Almost half (42%) of firms who mandated returns have experienced higher than normal employee attrition, with 29% now struggling to recruit.
Employers across the globe report losing key employees due to mandates, with recruitment also being impacted by enforced returns. However, companies are failing to recognize the drivers of workers’ reluctance to return to the workplace, and likewise, the opportunities and value that the physical workplace provides. That is according to a new study by global workplace creation experts Unispace.
Returning for Good, a Unispace Global Workplace Insights report – which combined the results of a survey of 9,500 employees and 6,650 employers from 17 countries worldwide – found that, of the 72% of companies globally that say they have mandated office returns, 42% now report a higher level of employee attrition than anticipated, while almost a third (29%) are struggling to recruit altogether.
The study, an in-depth examination of the current habits and motivations of the workforce, found that employees are less reluctant to return to the office (51%) than they were in 2021 (64%). With a current reluctance of one in two employees however, there is still much to be done to engage the workforce.
Employers indicate notably higher levels of confidence around talent attraction activities carried out in the office when compared to remote, particularly for recruitment (89% versus 73%) and training new staff (84% versus 70%).
An overwhelming majority of employers (84%) also indicated that career prospects would be limited to those who work exclusively from home.
Three in four business leaders surveyed (75%) indicated that they have increased their real estate portfolio in the last two years, with companies across Asia Pacific reporting the highest rates of growth. This expansion includes talent attraction and revenue-generating trends such as creating hospitality spaces by 44% of firms.
Employers currently failing to recognise what employees need and value most
The study also revealed that employers have not recognized the challenges that employees have with their current workplace set up. The majority (58%) of workers indicated that they struggle to carry out their core job in the office due to distractions. Meanwhile, 83% of employers say that they believe that the office is set up to allow their employees to be productive.

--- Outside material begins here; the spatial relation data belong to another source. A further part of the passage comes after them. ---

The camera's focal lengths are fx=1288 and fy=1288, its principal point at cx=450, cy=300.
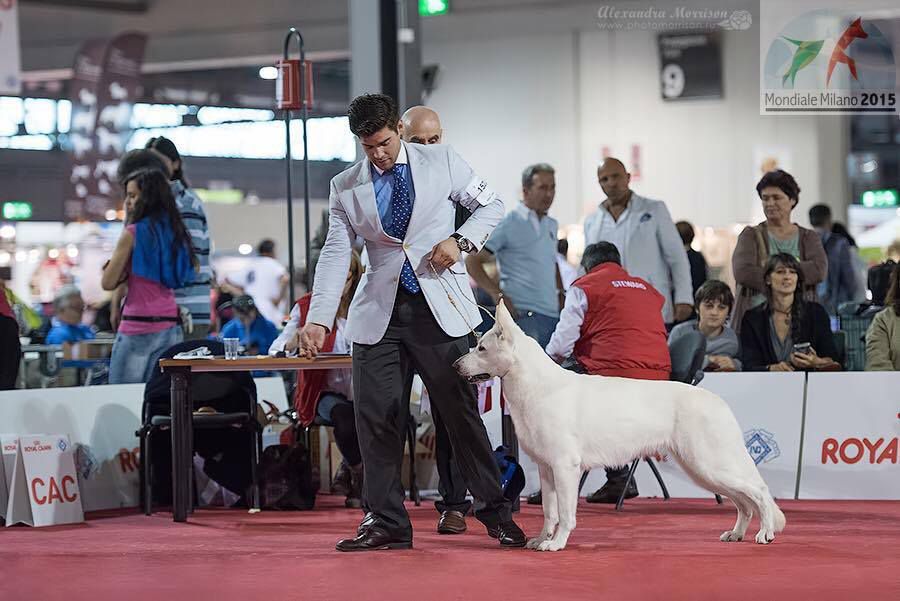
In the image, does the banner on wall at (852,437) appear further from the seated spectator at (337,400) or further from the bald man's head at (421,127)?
the bald man's head at (421,127)

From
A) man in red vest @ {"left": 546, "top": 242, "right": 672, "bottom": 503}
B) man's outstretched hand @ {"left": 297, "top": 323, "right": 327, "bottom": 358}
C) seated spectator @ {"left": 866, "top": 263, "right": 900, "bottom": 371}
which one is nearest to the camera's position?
man's outstretched hand @ {"left": 297, "top": 323, "right": 327, "bottom": 358}

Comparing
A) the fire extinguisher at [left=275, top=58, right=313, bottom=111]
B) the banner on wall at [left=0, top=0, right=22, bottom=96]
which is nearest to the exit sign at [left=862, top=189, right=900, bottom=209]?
the banner on wall at [left=0, top=0, right=22, bottom=96]

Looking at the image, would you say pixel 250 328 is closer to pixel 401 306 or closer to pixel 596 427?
pixel 401 306

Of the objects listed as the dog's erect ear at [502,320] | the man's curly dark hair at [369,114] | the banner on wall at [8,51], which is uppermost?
the banner on wall at [8,51]

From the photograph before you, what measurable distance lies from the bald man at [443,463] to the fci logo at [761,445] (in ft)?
7.07

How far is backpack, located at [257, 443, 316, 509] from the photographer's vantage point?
23.7ft

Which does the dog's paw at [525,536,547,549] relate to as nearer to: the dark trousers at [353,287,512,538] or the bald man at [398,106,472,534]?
the dark trousers at [353,287,512,538]

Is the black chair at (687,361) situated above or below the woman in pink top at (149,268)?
below

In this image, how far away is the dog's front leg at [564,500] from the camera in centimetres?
524

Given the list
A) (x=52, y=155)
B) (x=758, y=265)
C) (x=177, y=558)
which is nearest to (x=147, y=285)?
(x=177, y=558)

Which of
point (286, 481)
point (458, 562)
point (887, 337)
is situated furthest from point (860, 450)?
point (458, 562)

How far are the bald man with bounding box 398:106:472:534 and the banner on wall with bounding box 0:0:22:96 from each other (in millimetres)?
6266

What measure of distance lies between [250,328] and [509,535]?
5741 millimetres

Employers also underestimate key workplace dislikes. Employees put a premium on productivity and personal space – citing missing the privacy they can access at home (31%), the ability to be more effective in a quiet environment away from the office (27%), and feeling more productive at home (23%) as top dislikes. In comparison, employers suggested that the commute was the biggest barrier to getting workers back into the workplace.
Steve Quick, Unispace Global CEO commented: “Employee work habits continue to evolve as we all adapt in today’s rapidly changing work environment. Employers who take the time to understand what their employees need and value most from their office will be more successful in redefining the power and purpose of that workspace. This will drive strength of culture, brand, employee loyalty and wellbeing, and talent retention.”